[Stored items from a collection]
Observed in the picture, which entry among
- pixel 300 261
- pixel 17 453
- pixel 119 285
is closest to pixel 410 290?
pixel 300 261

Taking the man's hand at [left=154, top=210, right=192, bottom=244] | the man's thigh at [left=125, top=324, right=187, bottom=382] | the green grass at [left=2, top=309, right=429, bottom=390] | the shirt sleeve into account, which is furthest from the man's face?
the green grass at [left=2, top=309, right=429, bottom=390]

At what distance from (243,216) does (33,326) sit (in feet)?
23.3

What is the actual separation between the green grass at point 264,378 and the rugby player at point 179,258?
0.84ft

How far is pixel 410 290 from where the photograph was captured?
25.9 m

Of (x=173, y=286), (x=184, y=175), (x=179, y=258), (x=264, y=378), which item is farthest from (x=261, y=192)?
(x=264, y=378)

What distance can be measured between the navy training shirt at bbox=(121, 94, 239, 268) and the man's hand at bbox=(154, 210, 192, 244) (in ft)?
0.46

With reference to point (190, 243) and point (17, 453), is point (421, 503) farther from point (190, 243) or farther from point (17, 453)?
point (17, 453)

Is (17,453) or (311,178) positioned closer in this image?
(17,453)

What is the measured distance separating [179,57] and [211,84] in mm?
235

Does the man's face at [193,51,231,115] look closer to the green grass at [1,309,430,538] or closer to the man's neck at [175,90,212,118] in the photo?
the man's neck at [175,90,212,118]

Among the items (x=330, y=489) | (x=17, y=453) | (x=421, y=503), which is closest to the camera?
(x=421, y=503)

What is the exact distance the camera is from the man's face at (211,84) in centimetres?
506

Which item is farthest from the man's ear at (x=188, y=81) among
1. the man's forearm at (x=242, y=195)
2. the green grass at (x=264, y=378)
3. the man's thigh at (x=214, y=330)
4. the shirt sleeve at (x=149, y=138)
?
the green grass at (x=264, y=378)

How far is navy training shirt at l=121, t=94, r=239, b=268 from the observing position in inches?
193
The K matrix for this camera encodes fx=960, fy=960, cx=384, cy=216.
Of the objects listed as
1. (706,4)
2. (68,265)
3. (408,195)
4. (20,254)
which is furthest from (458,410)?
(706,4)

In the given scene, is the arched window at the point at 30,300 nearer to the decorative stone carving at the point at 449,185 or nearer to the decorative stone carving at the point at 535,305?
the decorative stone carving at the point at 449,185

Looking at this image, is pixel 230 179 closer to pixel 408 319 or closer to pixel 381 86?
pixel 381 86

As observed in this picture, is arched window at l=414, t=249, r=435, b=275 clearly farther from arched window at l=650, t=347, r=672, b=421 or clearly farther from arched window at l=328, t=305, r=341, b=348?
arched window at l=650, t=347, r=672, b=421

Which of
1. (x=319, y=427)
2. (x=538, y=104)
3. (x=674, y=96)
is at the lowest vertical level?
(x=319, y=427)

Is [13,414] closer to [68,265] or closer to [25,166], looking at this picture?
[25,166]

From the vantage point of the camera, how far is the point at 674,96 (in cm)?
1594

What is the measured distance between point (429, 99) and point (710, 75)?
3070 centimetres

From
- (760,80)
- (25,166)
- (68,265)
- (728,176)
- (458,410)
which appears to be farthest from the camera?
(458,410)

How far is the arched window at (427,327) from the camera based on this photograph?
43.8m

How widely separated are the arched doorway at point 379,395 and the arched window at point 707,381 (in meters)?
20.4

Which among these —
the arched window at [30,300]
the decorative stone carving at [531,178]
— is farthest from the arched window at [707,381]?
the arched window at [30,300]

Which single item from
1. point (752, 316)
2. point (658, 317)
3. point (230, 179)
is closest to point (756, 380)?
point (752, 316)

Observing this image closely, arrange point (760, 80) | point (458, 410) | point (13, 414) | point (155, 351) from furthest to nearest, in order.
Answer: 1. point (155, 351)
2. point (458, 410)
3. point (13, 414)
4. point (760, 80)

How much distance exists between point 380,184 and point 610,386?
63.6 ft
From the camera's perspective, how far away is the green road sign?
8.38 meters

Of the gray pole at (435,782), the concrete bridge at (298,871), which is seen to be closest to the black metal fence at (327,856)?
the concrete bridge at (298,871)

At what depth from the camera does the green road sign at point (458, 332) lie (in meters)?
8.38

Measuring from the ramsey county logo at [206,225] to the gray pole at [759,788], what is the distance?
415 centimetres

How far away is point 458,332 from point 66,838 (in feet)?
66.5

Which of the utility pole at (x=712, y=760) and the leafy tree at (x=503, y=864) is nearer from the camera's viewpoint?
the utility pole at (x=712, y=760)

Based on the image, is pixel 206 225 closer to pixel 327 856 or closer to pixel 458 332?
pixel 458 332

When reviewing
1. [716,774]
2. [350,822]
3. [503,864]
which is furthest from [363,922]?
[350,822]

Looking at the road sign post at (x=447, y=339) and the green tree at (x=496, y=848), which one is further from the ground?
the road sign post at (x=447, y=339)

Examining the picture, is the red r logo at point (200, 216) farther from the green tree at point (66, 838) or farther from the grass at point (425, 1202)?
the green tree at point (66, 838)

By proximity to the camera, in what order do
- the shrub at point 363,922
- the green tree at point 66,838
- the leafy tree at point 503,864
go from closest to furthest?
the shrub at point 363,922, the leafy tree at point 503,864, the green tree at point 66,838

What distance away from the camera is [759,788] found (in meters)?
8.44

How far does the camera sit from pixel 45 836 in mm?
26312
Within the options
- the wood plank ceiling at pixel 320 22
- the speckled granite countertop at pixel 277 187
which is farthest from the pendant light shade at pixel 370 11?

• _WHAT IS REQUIRED_
Rewrite all of the entries above, replacing "camera" with "lens" and leaving everything else unchanged.

• _RESULT FOR THIS EXERCISE_
Observed in the picture, which entry among
- pixel 300 261
- pixel 17 453
- pixel 119 285
is closest to pixel 410 290?
pixel 300 261

Taking the man's hand at [left=154, top=210, right=192, bottom=244] | the man's thigh at [left=125, top=324, right=187, bottom=382] | the green grass at [left=2, top=309, right=429, bottom=390] | the shirt sleeve into account, which is furthest from the man's face?
the green grass at [left=2, top=309, right=429, bottom=390]

At what distance from (243,216) does (33,326) sit (in feet)?
23.3

What is the actual separation between the green grass at point 264,378 and the rugby player at point 179,258?
0.84ft

How far is pixel 410 290 from where the photograph was captured?
25.9 m

Of (x=173, y=286), (x=184, y=175), (x=179, y=258), (x=264, y=378), which item is farthest from (x=261, y=192)?
(x=264, y=378)

What distance can be measured between the navy training shirt at bbox=(121, 94, 239, 268) and the man's hand at bbox=(154, 210, 192, 244) (in ft)?
0.46

With reference to point (190, 243) and point (17, 453), is point (421, 503) farther from point (190, 243) or farther from point (17, 453)?
point (17, 453)

Is (17,453) or (311,178) positioned closer in this image?
(17,453)

What is the measured distance separating [179,57] and [211,84] in mm?
235

Does the man's face at [193,51,231,115] look closer to the green grass at [1,309,430,538] or closer to the man's neck at [175,90,212,118] in the photo?
the man's neck at [175,90,212,118]

Among the items (x=330, y=489) | (x=17, y=453) | (x=421, y=503), which is closest to the lens?
(x=421, y=503)

What is the exact distance the lens is from the man's face at (211,84) in centimetres?
506

Which item is farthest from the man's ear at (x=188, y=81) among
1. the man's forearm at (x=242, y=195)
2. the green grass at (x=264, y=378)
3. the man's thigh at (x=214, y=330)
4. the shirt sleeve at (x=149, y=138)
?
the green grass at (x=264, y=378)

How far is navy training shirt at l=121, t=94, r=239, b=268 from the observing position in inches?
193
The K matrix for this lens encodes fx=960, fy=960, cx=384, cy=216.
Of the objects listed as
1. (706,4)
2. (68,265)
3. (408,195)
4. (20,254)
which is furthest from (458,410)?
(706,4)

In the given scene, is the arched window at the point at 30,300 nearer to the decorative stone carving at the point at 449,185 or nearer to the decorative stone carving at the point at 535,305?
the decorative stone carving at the point at 449,185

Looking at this image, is pixel 230 179 closer to pixel 408 319 or closer to pixel 381 86?
pixel 381 86

As observed in this picture, is arched window at l=414, t=249, r=435, b=275 clearly farther from arched window at l=650, t=347, r=672, b=421 or clearly farther from arched window at l=328, t=305, r=341, b=348?
arched window at l=650, t=347, r=672, b=421

Which of
1. (x=319, y=427)
2. (x=538, y=104)
3. (x=674, y=96)
is at the lowest vertical level?
(x=319, y=427)

Is [13,414] closer to [68,265] or closer to [25,166], looking at this picture?
[25,166]

From the vantage point of the lens, how far is the point at 674,96 (in cm)?
1594

What is the measured distance between point (429, 99) and point (710, 75)?
3070 centimetres

From
- (760,80)
- (25,166)
- (68,265)
- (728,176)
- (458,410)
which appears to be farthest from the lens?
(458,410)

How far is the arched window at (427,327) from the lens based on this photograph?
43.8m

How widely separated are the arched doorway at point 379,395 and the arched window at point 707,381 (in meters)?
20.4

Which among these —
the arched window at [30,300]
the decorative stone carving at [531,178]
— is farthest from the arched window at [707,381]?
the arched window at [30,300]

Which single item from
1. point (752, 316)
2. point (658, 317)
3. point (230, 179)
is closest to point (756, 380)?
point (752, 316)

Observing this image closely, arrange point (760, 80) | point (458, 410) | point (13, 414) | point (155, 351) from furthest to nearest, in order.
Answer: 1. point (155, 351)
2. point (458, 410)
3. point (13, 414)
4. point (760, 80)

How much distance exists between point 380,184 and point 610,386?
63.6 ft
From the lens's perspective, how far away is the green road sign?
8.38 meters

Of the gray pole at (435,782), the concrete bridge at (298,871), which is seen to be closest to the black metal fence at (327,856)?
the concrete bridge at (298,871)

At what depth from the lens does the green road sign at point (458, 332) lie (in meters)?
8.38

Measuring from the ramsey county logo at [206,225] to the gray pole at [759,788], what is the distance?
415 centimetres

How far away is point 458,332 from point 66,838 (in feet)?
66.5

Which of the utility pole at (x=712, y=760) and the leafy tree at (x=503, y=864) is nearer from the lens's viewpoint?
the utility pole at (x=712, y=760)

Based on the image, is pixel 206 225 closer to pixel 327 856 or closer to pixel 458 332?
pixel 458 332

When reviewing
1. [716,774]
2. [350,822]
3. [503,864]
which is furthest from [363,922]?
[350,822]

Looking at the road sign post at (x=447, y=339) and the green tree at (x=496, y=848), which one is further from the ground?
the road sign post at (x=447, y=339)

Examining the picture, is the red r logo at point (200, 216) farther from the green tree at point (66, 838) or farther from the grass at point (425, 1202)?
the green tree at point (66, 838)

By proximity to the lens, in what order do
- the shrub at point 363,922
- the green tree at point 66,838
- the leafy tree at point 503,864
go from closest to furthest?
the shrub at point 363,922, the leafy tree at point 503,864, the green tree at point 66,838

What distance away from the lens is [759,788] found (in meters)?
8.44

How far does the lens sit from pixel 45 836 in mm?
26312
Within the options
- the wood plank ceiling at pixel 320 22
- the speckled granite countertop at pixel 277 187
which is farthest from the pendant light shade at pixel 370 11?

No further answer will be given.